Ein „extrem“ gutes Seminar in Altenkirchen – 3. FSJ-P Seminar vom 13.2.-17.2. in Altenkirchen zum Thema „Extremismus“

Man spricht dieser Tage immer wieder von einem Rechtsruck, der durch Europa geht. Rechtsradikale Parteien wie der „Front Nationale“ oder die „AfD“ haben in den vergangenen Jahren an politischem Gewicht gewonnen und stellen unsere liberale, offene Gesellschaft und die politische Debatte mit ihren extremistischen Programmen unter Druck und auf die Probe.

Unsere Seminargruppe hat sich die Frage gestellt, wie man diesem „Rechtsruck“ entgegenwirken kann und daher für unser drittes FSJ-P Seminar vom 13.2.-17.2. in Altenkirchen das Thema „Extremismus“ ausgewählt.

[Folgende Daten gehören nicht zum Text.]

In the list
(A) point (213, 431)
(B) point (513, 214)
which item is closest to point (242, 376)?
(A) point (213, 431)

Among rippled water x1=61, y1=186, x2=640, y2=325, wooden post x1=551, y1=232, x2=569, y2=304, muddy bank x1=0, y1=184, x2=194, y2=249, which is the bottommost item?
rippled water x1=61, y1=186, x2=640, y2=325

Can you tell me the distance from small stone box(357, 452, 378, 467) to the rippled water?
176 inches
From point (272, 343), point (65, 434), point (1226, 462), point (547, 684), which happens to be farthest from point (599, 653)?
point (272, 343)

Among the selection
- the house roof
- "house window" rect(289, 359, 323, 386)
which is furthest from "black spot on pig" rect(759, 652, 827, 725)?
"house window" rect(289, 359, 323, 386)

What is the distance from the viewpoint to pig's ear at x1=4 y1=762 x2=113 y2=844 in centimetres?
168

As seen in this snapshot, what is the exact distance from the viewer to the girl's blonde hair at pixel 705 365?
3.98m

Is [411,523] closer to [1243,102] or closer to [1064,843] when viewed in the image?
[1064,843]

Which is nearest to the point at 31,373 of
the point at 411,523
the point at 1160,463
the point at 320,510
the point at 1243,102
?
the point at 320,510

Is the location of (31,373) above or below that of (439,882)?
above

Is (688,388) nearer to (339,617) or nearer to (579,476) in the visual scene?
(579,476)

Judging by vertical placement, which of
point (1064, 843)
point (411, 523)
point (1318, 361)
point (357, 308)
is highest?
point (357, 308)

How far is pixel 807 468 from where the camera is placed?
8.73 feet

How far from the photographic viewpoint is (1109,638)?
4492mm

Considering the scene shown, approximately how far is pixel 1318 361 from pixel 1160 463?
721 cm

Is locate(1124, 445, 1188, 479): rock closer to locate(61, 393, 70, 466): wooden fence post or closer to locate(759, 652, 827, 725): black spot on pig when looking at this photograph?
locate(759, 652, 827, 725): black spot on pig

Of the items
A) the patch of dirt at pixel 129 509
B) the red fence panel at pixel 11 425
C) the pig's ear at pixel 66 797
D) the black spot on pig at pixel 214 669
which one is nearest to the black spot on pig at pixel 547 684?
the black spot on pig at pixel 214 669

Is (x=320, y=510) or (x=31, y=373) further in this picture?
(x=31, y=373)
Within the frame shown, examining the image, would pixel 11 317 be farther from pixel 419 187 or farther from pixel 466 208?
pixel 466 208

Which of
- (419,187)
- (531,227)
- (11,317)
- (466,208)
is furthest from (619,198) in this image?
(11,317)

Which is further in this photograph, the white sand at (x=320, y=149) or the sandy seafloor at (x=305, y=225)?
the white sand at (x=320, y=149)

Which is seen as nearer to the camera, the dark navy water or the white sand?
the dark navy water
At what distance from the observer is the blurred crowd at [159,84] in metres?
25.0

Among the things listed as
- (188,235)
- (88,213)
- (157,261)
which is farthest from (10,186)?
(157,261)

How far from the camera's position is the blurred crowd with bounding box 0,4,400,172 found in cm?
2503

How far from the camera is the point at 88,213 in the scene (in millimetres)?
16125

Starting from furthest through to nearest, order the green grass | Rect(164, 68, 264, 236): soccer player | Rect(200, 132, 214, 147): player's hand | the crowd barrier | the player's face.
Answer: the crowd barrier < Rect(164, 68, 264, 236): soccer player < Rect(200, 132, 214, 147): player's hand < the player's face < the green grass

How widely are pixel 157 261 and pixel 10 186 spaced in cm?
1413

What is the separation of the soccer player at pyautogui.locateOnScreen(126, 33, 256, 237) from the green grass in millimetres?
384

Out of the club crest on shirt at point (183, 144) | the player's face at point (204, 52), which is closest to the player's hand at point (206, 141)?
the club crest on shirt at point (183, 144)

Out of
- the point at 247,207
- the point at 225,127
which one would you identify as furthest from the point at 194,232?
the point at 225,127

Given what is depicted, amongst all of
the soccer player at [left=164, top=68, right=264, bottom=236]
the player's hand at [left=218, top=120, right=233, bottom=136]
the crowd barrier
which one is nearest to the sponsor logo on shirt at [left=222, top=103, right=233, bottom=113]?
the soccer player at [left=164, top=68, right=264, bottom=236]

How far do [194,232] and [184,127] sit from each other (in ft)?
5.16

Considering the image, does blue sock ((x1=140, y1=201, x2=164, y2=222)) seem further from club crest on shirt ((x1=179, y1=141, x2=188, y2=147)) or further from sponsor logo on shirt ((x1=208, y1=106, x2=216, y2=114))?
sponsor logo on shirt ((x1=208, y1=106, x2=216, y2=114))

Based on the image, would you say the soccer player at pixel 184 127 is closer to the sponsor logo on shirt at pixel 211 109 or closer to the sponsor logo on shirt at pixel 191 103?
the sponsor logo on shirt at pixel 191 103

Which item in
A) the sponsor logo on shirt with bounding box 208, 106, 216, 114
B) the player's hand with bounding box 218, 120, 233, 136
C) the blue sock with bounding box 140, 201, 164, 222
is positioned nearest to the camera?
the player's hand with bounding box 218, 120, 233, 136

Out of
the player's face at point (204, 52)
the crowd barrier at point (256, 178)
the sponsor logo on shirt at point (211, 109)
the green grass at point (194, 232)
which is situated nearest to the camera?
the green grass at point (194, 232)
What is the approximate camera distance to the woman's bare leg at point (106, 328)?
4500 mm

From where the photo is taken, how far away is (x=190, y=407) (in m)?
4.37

Wir beschäftigten uns mit Definitionen des Verfassungsschutzes von linkem und rechtem Radikal-/ und Extremismus. Zudem analysierten wir die, den Strömungen zugrunde liegenden, Ideologien und Symbole. Grundlegend konnten wir feststellen, dass sich Links-/ und Rechtsextreme in ihrer Zielsetzung zwar stark unterscheiden, die Wahl der Mittel zum Erreichen ihrer Ziele sich jedoch stark ähneln: absolute Bereitschaft zur Gewalt, die Totalität im Führungsanspruch und der Umgang mit Andersdenkenden.

Ich hatte mich vergangenes Seminar für das Vorbereitungsteam gemeldet und bereitete daher eine Einheit zum Thema Rechtsextremismus vor.

In Kleingruppen setzten wir uns mit verschiedenen Problematiken auseinander, z.B. mit dem V-Mann-Dilemma. Einerseits ist der Staat angewiesen auf direkte Quellen und deren Informationen aus der Szene, andererseits wird und wurde die rechte Szene auch dank jener Gelder für diese Informationen so stark wie sie heute ist.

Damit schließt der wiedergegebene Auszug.